Dataset items
━━━━━━━━━━━━━━━━
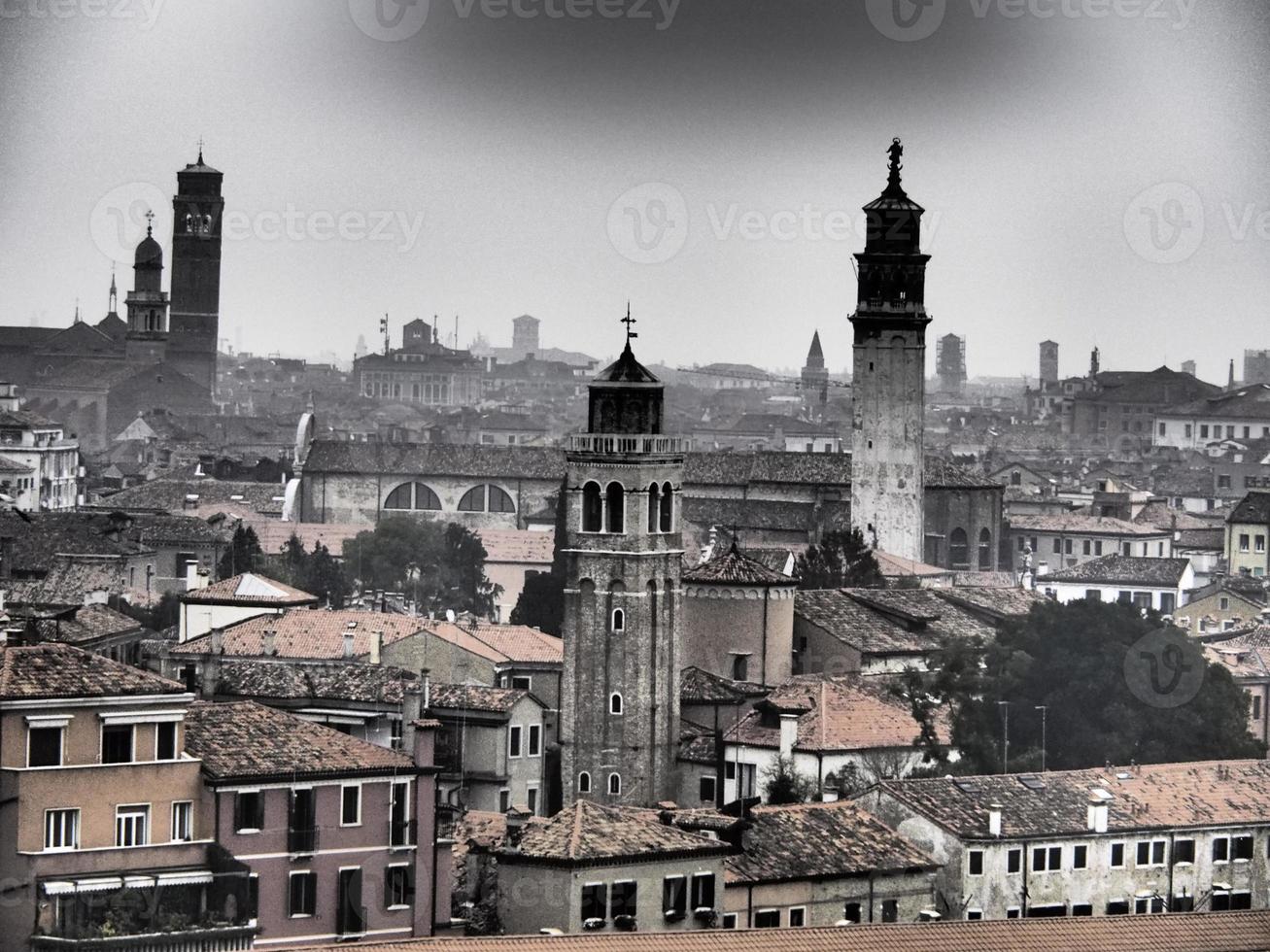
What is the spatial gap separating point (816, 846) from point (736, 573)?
7.72 metres

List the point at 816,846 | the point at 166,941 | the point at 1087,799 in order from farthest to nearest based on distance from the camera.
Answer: the point at 1087,799 < the point at 816,846 < the point at 166,941

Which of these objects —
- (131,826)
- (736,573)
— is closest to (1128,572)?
(736,573)

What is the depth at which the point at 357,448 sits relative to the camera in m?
51.5

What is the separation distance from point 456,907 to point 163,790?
1.86 m

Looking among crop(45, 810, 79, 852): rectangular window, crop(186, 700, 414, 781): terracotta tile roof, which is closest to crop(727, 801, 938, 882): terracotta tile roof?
crop(186, 700, 414, 781): terracotta tile roof

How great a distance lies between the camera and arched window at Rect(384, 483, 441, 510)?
50.9 m

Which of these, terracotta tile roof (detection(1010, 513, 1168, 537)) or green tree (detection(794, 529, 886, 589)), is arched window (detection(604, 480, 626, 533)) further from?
terracotta tile roof (detection(1010, 513, 1168, 537))

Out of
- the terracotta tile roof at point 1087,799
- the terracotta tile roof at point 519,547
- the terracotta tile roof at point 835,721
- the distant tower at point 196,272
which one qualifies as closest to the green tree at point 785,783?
the terracotta tile roof at point 835,721

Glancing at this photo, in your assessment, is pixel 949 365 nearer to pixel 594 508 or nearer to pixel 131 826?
pixel 594 508

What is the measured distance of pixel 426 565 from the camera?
41.3 metres

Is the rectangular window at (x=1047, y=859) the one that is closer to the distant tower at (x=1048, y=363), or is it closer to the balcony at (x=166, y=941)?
the balcony at (x=166, y=941)

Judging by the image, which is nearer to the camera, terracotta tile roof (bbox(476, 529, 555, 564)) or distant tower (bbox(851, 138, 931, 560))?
distant tower (bbox(851, 138, 931, 560))

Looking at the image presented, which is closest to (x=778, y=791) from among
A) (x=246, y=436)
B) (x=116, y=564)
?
(x=116, y=564)

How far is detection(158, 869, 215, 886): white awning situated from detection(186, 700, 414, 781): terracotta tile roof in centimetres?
58
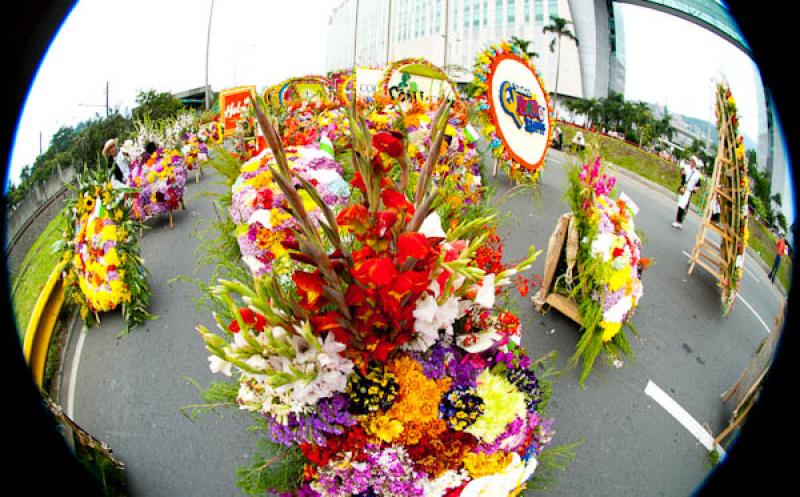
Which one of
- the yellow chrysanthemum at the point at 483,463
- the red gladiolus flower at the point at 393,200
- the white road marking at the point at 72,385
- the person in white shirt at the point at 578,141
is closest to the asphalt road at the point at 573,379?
the white road marking at the point at 72,385

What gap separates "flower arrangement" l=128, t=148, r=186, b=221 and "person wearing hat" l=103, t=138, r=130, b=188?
0.06 m

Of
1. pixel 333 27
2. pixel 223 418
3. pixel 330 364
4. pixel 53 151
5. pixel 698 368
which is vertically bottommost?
pixel 223 418

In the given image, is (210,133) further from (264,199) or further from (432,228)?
(432,228)

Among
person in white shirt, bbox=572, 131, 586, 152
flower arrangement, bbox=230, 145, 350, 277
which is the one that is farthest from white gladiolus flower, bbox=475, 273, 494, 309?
person in white shirt, bbox=572, 131, 586, 152

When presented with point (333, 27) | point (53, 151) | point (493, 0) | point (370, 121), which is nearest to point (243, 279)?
point (53, 151)

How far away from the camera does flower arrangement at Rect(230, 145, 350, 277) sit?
2.00m

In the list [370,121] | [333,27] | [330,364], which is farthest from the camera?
[370,121]

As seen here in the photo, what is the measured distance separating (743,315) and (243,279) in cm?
231

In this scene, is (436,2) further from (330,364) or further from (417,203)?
(330,364)

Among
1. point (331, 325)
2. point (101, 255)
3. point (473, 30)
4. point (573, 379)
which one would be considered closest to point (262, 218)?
point (101, 255)

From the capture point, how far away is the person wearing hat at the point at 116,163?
75.8 inches

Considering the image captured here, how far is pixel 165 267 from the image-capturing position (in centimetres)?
234

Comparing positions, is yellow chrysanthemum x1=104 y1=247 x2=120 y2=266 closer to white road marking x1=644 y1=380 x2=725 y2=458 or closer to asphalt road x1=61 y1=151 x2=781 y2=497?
asphalt road x1=61 y1=151 x2=781 y2=497

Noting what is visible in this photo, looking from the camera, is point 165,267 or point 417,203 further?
point 165,267
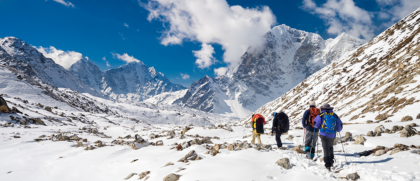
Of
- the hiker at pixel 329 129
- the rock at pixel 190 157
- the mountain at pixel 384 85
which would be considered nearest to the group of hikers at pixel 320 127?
the hiker at pixel 329 129

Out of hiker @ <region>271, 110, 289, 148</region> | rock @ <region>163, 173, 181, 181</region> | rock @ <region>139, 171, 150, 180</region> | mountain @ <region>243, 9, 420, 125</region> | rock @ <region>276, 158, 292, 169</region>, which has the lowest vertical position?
rock @ <region>139, 171, 150, 180</region>

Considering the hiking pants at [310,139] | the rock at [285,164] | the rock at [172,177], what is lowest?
the rock at [172,177]

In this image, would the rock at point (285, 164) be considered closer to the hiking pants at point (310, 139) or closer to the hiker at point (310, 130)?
the hiker at point (310, 130)

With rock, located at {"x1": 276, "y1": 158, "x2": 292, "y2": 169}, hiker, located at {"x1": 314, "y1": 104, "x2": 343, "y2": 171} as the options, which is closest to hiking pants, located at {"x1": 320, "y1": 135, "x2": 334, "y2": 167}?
hiker, located at {"x1": 314, "y1": 104, "x2": 343, "y2": 171}

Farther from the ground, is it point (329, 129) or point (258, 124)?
point (258, 124)

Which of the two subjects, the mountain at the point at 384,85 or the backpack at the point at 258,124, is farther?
the mountain at the point at 384,85

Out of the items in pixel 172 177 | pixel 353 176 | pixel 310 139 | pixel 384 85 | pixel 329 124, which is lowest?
pixel 172 177

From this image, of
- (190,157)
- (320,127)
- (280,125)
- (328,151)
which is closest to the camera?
(328,151)

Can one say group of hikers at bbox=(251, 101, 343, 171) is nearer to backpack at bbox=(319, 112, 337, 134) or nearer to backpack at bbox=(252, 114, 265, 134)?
backpack at bbox=(319, 112, 337, 134)

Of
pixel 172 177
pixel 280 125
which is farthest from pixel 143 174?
pixel 280 125

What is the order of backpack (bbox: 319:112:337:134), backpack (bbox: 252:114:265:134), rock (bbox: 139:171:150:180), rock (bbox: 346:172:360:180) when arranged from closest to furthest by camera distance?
rock (bbox: 346:172:360:180), rock (bbox: 139:171:150:180), backpack (bbox: 319:112:337:134), backpack (bbox: 252:114:265:134)

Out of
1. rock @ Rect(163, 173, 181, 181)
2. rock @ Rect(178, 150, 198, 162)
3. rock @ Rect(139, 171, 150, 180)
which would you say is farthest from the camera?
rock @ Rect(178, 150, 198, 162)

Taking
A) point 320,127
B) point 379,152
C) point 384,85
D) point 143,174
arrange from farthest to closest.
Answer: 1. point 384,85
2. point 320,127
3. point 379,152
4. point 143,174

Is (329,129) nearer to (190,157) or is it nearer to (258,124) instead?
(258,124)
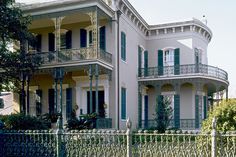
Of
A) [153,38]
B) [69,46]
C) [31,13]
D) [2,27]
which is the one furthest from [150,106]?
[2,27]

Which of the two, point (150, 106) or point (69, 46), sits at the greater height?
point (69, 46)

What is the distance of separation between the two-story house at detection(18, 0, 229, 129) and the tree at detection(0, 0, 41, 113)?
152 cm

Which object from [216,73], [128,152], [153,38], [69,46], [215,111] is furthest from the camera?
[153,38]

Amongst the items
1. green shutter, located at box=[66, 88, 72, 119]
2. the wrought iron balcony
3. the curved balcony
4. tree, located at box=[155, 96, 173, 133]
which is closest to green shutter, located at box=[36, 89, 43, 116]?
green shutter, located at box=[66, 88, 72, 119]

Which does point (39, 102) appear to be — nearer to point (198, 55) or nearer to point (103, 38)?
point (103, 38)

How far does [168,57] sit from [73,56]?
30.7 ft

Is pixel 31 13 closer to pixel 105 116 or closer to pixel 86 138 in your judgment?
pixel 105 116

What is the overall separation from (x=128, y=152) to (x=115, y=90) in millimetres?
11576

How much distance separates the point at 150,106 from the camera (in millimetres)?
24734

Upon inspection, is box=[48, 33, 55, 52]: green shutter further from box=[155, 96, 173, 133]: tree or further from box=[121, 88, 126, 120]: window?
box=[155, 96, 173, 133]: tree

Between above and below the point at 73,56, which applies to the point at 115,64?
below

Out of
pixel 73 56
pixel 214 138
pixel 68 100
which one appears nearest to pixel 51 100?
pixel 68 100

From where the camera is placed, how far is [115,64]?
64.0ft

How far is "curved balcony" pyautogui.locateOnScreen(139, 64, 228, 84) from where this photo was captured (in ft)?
74.5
━━━━━━━━━━━━━━━━
**WORK TO COMPLETE:**
Format the lines of the records above as a JSON list of strings, one string per line, starting at the line containing "From where the" and running through the end of the records. Leave out blank lines.

**RESPONSE TO THIS TASK:**
[
  "From where the camera is placed, how far is [115,64]?",
  "64.0ft",
  "How far is \"curved balcony\" pyautogui.locateOnScreen(139, 64, 228, 84) from where this photo was captured (in ft)?",
  "74.5"
]